I did enjoy doing this, this might be what you need. I didn't test it extensively but it passed a simple test.

#include <stdio.h>
#include <string.h>
#include <ctype.h>

int
main(void)
{
    char string[] = "12 13 14   16";
    char *current;
    char *next;
    int done;
    current = string;
    done = 0;
    while (done == 0)
    {
        next = strchr(current, ' ');
        if (next == NULL)
            next = strchr(current, '\0');
        // If there are no more tokens, current[0] will be 
        // equal to 0 and (end == current) too
        done = (current[0] == '\0');
        if ((next != current) && (done == 0))
        {
            // We nul terminate it (replace the delimiter with nul)
            // so now, current is the token.
            next[0] = '\0';
            // Display the token
            printf("--%s--\n", current);
            // Restore the character
            next[0] = ' ';
            // Advance to the next characeter (for the next strchr())

> **Exercises**:
(1) Reproduce the string-splitting code word for word, from "#include <stdio.h>" up to and including "while (done == 0)".
(2) Carry on writing the string-splitting code from the point where it stops.

> **Records shown**:
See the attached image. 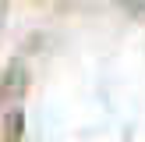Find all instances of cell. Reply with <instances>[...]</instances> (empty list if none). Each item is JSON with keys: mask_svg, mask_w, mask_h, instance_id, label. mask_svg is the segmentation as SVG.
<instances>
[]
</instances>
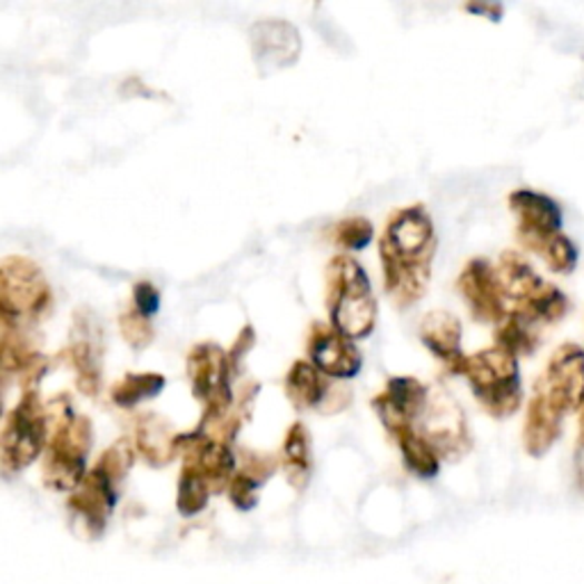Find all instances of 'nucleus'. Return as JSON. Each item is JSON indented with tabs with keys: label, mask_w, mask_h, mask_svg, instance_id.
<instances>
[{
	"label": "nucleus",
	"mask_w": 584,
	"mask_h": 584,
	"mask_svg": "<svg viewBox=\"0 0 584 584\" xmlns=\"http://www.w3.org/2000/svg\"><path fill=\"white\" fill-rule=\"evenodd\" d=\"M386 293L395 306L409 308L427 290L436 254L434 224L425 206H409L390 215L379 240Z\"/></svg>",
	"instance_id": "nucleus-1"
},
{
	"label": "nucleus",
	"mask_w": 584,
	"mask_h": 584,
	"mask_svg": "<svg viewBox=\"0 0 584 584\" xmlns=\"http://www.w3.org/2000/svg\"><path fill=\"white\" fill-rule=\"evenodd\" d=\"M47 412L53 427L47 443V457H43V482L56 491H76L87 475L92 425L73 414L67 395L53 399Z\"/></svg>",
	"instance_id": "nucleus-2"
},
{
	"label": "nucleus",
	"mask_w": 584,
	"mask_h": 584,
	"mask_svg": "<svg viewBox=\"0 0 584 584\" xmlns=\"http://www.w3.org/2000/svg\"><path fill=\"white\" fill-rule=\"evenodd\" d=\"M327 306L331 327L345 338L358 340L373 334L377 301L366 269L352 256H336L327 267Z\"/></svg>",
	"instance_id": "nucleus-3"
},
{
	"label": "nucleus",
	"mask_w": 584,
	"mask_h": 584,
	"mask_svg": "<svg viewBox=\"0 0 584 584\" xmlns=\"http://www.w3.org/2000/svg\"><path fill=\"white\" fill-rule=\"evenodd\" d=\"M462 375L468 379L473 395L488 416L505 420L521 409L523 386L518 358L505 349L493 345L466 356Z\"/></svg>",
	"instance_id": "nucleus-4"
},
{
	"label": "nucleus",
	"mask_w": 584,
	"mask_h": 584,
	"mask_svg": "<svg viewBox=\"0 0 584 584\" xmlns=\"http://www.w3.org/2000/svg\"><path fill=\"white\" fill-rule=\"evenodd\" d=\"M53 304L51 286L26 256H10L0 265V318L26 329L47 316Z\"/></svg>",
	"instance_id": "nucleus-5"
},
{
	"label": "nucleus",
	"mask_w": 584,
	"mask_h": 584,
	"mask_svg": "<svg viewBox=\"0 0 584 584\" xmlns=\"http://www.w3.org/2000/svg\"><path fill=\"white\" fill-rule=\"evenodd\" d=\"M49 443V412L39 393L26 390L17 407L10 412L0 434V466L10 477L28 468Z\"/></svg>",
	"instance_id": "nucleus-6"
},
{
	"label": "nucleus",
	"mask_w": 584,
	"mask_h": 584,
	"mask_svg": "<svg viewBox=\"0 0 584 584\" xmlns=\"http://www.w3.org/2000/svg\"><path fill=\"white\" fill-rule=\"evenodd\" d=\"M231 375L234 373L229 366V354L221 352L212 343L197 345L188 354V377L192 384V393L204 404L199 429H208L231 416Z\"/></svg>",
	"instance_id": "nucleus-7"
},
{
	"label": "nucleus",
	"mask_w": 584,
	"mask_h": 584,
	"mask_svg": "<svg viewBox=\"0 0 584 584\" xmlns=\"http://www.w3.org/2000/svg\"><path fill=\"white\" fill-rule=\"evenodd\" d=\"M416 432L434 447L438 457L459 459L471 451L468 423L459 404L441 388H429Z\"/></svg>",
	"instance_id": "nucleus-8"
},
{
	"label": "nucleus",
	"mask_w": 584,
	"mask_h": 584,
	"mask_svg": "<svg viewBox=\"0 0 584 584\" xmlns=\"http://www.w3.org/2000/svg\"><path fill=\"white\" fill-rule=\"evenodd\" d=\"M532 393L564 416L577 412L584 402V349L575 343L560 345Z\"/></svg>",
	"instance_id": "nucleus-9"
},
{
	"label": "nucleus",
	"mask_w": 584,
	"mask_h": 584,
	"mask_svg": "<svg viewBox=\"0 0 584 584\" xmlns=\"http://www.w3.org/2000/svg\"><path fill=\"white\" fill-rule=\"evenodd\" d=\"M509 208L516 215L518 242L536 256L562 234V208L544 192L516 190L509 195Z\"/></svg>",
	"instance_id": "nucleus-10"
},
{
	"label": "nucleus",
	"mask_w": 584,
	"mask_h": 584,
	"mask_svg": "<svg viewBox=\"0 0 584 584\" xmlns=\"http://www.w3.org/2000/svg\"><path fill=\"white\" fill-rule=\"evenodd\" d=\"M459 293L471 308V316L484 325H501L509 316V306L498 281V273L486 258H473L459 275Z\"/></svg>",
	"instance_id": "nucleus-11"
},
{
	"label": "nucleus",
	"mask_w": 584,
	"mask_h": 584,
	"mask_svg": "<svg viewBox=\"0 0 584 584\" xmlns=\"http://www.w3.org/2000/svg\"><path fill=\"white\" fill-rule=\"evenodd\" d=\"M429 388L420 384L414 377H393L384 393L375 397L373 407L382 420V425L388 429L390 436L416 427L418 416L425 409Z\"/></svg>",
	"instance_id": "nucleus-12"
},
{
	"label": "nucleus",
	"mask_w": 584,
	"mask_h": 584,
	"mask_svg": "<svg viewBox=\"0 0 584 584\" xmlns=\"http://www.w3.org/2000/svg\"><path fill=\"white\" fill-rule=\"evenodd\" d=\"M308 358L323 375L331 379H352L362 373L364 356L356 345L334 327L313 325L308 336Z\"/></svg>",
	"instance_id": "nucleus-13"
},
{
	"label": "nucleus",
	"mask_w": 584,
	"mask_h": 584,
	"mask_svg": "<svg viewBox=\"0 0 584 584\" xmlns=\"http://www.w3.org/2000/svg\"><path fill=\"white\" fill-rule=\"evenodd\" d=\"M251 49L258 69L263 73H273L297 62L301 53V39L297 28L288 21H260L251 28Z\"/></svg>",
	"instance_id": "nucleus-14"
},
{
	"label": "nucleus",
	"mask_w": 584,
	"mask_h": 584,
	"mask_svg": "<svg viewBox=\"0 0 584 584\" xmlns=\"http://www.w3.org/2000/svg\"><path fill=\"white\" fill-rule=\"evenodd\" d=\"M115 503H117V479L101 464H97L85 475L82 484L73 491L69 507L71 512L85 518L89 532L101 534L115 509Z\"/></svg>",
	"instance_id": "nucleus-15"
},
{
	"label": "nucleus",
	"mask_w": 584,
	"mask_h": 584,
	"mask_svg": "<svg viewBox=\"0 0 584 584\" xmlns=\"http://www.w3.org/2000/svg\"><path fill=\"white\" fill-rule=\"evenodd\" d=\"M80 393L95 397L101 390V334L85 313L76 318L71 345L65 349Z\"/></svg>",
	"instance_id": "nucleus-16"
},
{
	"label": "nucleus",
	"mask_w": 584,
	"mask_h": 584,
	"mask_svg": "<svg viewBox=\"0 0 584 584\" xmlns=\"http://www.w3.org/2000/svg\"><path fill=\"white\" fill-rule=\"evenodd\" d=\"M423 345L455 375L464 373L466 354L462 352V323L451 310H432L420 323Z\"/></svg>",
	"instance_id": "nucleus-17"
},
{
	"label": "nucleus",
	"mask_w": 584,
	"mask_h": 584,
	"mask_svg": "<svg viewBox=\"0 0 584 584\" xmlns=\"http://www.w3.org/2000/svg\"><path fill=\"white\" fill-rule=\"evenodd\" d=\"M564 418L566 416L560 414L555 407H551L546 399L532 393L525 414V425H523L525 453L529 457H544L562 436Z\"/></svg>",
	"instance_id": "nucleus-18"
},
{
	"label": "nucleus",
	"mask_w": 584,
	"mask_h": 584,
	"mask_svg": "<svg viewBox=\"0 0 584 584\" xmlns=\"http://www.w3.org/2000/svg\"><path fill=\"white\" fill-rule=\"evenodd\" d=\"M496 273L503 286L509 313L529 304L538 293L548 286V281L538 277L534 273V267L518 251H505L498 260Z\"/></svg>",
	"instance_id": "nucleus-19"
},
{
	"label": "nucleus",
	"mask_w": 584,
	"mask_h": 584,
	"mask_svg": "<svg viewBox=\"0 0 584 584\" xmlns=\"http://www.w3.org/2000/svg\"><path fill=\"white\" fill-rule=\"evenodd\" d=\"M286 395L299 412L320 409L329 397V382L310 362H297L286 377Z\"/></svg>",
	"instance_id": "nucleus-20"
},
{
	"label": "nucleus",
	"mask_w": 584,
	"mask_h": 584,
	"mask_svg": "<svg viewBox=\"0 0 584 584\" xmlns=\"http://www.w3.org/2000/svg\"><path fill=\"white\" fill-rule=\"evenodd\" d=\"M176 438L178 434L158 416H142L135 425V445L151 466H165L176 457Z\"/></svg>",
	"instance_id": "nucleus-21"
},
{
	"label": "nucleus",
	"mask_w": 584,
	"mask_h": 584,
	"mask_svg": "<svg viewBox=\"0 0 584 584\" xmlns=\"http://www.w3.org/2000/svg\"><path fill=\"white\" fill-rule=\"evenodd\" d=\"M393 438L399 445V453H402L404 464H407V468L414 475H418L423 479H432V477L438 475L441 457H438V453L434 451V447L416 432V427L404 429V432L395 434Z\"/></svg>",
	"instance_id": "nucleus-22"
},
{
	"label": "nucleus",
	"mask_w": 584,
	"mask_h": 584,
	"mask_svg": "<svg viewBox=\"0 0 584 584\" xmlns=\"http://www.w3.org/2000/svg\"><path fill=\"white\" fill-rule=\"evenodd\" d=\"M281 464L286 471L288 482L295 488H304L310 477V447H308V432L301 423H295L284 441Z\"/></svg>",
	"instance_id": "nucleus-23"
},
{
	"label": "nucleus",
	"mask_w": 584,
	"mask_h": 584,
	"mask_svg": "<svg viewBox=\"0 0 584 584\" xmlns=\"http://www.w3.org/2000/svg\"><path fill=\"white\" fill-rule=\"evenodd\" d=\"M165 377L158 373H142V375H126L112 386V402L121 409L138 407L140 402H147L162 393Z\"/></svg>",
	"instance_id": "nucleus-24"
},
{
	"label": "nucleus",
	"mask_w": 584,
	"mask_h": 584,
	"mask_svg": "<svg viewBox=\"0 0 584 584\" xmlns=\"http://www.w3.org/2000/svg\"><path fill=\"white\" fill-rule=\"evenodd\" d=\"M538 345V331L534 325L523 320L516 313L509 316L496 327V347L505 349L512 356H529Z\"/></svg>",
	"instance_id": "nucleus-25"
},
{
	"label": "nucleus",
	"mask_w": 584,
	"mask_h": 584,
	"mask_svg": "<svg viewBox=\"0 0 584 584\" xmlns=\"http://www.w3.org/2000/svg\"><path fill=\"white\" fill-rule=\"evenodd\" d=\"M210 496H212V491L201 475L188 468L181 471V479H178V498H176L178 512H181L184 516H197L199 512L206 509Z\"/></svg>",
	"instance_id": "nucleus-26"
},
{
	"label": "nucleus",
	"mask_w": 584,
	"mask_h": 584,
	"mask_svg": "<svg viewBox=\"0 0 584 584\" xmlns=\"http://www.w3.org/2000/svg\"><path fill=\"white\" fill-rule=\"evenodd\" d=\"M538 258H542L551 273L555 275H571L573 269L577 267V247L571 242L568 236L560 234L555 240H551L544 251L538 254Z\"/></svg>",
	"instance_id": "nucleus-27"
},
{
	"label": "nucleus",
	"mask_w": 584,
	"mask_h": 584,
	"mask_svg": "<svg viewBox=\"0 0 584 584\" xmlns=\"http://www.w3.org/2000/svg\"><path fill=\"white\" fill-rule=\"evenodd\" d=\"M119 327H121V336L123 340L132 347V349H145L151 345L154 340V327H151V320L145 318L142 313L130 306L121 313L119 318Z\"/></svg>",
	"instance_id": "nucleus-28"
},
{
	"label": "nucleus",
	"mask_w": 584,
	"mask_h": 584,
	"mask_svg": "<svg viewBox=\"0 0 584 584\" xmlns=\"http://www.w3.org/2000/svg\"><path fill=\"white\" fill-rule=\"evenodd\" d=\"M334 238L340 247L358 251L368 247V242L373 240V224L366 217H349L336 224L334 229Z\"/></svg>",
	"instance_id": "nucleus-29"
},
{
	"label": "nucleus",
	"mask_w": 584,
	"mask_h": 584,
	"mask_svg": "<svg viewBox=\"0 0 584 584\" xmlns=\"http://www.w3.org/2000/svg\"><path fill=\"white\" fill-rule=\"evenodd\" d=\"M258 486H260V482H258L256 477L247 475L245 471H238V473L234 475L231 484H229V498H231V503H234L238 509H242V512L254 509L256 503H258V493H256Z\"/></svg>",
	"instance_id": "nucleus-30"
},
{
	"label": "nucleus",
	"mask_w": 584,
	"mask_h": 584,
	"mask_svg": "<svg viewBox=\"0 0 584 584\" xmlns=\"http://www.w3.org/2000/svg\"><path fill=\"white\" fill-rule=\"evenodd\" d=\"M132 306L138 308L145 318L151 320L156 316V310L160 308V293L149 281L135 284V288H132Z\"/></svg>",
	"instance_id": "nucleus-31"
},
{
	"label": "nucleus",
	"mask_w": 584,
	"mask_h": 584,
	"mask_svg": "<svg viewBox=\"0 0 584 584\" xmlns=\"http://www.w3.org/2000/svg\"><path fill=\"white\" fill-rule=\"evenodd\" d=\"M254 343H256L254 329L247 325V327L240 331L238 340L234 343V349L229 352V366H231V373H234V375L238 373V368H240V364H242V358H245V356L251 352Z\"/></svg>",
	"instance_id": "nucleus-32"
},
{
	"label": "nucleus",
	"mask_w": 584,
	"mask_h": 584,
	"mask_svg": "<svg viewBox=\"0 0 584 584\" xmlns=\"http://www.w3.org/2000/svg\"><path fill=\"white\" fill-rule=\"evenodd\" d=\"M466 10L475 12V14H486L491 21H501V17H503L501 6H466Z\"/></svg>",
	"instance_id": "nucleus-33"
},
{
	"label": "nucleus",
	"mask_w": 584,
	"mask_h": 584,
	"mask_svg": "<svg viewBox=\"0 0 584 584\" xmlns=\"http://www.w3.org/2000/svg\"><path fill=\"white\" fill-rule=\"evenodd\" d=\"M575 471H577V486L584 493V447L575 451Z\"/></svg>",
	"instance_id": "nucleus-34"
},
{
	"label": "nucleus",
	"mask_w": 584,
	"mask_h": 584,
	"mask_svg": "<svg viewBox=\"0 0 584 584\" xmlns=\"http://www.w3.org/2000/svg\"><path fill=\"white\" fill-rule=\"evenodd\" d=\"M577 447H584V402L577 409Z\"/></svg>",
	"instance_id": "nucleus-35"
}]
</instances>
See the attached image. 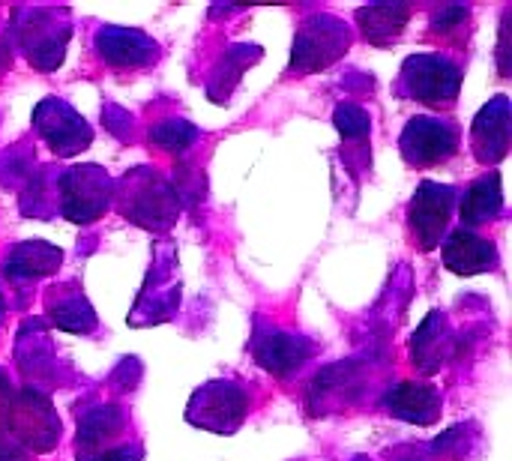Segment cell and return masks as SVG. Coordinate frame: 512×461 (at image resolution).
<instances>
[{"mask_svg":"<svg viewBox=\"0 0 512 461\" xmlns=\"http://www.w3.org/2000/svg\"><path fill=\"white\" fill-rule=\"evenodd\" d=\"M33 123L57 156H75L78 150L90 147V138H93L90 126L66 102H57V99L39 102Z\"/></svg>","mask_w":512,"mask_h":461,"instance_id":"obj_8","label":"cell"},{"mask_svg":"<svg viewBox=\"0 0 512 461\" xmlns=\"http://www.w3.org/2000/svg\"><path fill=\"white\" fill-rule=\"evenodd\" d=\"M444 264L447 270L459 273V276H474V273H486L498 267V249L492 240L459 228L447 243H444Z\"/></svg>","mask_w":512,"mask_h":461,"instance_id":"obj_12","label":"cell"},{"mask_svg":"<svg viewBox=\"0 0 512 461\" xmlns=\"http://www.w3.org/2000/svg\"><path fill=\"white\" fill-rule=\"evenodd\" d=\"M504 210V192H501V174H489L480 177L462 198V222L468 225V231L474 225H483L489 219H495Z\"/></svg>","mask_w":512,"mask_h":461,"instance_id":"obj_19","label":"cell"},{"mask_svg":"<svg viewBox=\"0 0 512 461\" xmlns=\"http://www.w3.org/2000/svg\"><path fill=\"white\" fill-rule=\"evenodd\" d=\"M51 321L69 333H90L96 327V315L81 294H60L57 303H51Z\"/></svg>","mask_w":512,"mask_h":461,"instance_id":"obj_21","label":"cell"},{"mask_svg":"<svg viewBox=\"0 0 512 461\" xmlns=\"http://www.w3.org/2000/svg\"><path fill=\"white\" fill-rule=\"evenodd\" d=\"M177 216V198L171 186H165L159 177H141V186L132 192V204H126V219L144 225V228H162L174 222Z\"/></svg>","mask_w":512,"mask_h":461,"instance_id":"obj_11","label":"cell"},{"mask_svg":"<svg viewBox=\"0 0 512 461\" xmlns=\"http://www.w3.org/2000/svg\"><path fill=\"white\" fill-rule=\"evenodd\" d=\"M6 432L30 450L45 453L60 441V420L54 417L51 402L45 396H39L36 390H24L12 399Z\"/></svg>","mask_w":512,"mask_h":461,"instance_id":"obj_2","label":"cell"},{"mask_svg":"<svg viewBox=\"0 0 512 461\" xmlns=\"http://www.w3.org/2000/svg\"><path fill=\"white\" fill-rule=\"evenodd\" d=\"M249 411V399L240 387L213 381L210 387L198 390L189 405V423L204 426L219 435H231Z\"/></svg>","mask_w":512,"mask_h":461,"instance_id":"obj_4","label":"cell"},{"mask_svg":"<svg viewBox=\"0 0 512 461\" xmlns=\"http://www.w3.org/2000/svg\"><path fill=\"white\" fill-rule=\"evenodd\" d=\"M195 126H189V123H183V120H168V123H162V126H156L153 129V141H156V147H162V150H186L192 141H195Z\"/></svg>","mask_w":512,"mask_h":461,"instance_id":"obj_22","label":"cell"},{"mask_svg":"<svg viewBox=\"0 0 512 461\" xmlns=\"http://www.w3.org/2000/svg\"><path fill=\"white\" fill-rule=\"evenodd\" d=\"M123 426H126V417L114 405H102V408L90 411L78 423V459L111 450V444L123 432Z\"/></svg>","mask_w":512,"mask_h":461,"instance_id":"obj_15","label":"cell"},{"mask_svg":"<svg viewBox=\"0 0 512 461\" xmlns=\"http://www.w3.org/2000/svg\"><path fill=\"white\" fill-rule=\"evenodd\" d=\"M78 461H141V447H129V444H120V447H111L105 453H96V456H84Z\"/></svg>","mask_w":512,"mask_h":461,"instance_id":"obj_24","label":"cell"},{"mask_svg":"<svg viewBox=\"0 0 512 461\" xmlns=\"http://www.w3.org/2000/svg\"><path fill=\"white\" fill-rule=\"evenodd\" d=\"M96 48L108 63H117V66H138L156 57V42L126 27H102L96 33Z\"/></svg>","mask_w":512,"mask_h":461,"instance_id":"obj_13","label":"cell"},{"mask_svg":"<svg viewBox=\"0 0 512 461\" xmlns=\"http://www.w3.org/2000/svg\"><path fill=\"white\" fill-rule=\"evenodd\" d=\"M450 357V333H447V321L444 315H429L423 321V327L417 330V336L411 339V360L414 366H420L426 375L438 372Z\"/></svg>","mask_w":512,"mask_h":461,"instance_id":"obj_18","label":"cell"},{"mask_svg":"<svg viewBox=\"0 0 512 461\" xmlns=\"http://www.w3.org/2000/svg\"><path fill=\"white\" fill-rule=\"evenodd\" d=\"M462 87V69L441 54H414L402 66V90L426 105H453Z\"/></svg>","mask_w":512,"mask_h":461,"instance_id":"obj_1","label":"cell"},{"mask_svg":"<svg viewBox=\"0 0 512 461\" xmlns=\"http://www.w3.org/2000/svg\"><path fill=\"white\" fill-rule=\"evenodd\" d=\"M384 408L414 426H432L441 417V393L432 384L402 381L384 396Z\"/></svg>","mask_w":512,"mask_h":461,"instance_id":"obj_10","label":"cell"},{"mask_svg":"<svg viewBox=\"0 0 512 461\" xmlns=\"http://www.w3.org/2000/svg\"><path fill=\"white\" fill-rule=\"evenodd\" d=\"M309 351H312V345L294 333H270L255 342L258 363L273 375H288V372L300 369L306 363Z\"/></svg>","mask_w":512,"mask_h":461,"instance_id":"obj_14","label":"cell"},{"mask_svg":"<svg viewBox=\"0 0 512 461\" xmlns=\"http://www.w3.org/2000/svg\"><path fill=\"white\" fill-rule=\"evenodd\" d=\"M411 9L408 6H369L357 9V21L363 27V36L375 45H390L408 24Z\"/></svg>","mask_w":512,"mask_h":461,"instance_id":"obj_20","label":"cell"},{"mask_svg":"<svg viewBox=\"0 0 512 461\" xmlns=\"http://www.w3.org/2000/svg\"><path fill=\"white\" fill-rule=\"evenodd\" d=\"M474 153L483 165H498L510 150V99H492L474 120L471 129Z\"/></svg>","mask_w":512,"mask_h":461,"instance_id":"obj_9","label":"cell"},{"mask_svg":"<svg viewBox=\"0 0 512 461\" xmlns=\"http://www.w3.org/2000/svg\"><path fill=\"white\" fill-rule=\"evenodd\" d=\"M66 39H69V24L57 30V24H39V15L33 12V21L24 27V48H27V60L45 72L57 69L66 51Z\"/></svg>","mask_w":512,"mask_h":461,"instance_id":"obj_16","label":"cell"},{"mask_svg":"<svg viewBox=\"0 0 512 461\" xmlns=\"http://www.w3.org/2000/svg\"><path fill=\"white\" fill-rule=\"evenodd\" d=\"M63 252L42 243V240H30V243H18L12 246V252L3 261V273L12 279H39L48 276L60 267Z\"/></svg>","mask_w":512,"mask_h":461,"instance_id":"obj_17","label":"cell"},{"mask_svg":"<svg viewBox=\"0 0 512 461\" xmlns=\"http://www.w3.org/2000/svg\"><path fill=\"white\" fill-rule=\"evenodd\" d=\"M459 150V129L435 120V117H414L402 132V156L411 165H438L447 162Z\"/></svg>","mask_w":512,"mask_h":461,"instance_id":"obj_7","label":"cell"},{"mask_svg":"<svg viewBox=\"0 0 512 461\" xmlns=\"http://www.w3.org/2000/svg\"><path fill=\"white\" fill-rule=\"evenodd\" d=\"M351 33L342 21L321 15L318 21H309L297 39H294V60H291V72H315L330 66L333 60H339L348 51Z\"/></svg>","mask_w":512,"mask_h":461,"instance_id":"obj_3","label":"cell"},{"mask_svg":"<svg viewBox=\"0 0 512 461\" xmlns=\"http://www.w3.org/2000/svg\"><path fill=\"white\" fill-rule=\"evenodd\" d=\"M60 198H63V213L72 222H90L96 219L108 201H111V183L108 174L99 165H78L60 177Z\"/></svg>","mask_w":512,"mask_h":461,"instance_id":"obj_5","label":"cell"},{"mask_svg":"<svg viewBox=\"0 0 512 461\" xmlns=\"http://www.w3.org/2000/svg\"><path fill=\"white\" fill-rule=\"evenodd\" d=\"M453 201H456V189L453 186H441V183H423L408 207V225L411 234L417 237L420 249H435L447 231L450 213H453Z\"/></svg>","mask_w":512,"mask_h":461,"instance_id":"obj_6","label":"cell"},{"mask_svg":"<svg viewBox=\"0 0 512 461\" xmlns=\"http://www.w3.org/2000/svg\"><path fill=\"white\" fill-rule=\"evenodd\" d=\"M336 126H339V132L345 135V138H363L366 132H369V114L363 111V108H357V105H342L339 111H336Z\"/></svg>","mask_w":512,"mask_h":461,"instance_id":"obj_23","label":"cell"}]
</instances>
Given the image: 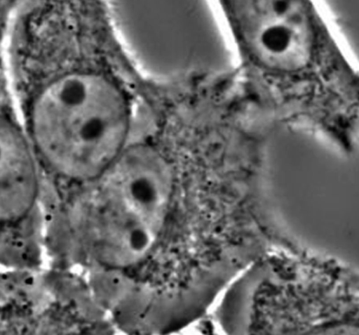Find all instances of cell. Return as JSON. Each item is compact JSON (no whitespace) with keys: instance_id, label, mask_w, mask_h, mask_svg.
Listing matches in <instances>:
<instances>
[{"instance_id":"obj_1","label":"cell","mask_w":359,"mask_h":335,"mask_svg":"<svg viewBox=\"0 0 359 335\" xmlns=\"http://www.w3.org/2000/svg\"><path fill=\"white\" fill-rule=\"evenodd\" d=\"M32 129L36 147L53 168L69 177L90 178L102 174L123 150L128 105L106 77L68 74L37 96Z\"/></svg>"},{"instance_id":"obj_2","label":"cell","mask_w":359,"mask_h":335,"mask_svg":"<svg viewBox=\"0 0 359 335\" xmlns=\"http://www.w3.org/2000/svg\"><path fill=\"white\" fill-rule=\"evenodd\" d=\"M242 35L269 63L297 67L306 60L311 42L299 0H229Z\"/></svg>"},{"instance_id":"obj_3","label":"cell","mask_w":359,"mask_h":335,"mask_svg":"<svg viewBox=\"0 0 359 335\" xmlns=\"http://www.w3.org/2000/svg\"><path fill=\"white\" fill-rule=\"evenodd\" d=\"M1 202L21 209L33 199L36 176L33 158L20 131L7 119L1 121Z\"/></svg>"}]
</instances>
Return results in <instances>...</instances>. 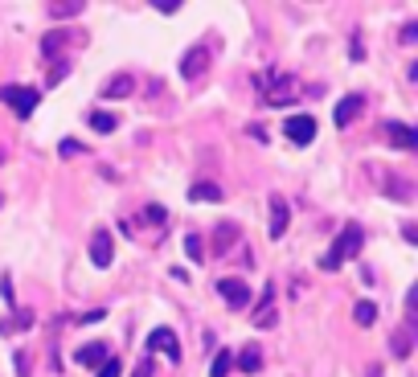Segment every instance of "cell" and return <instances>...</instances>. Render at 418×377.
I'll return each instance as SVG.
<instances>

> **Exercise answers**:
(1)
#include <stdio.h>
#include <string.h>
#include <ctype.h>

int
main(void)
{
    char string[] = "12 13 14   16";
    char *current;
    char *next;
    int done;
    current = string;
    done = 0;
    while (done == 0)

(2)
            current = next + 1;
        }
        else if (*next++ == ' ') // If the next character is a space, 
        {                        // it's a delimiter
            int spaces;
            int count;

            // Count the number of spaces to see 
            // if the space is a delimiter or a token
            spaces = 1;
            // Count the number of tokens
            count = 1;
            // While the current character is a space, we seek for a non-space
            while (isspace((unsigned char) *next) != 0)
            {
                next++;
                if (spaces % 2 == 0) // If it's an even space (it's a token)
                    count += 1;
                spaces++;
            }
            // If the spaces variable is not even 
            // there was no delimiter for the last
            // token consider this an input error
            if (spaces % 2 != 0)
                return -1;
            // Print the blanks as 0's
            for (int i = 0 ; i < count ; ++i)
                printf("--0--\n");
            // Advance to the next characeter (for the next strchr())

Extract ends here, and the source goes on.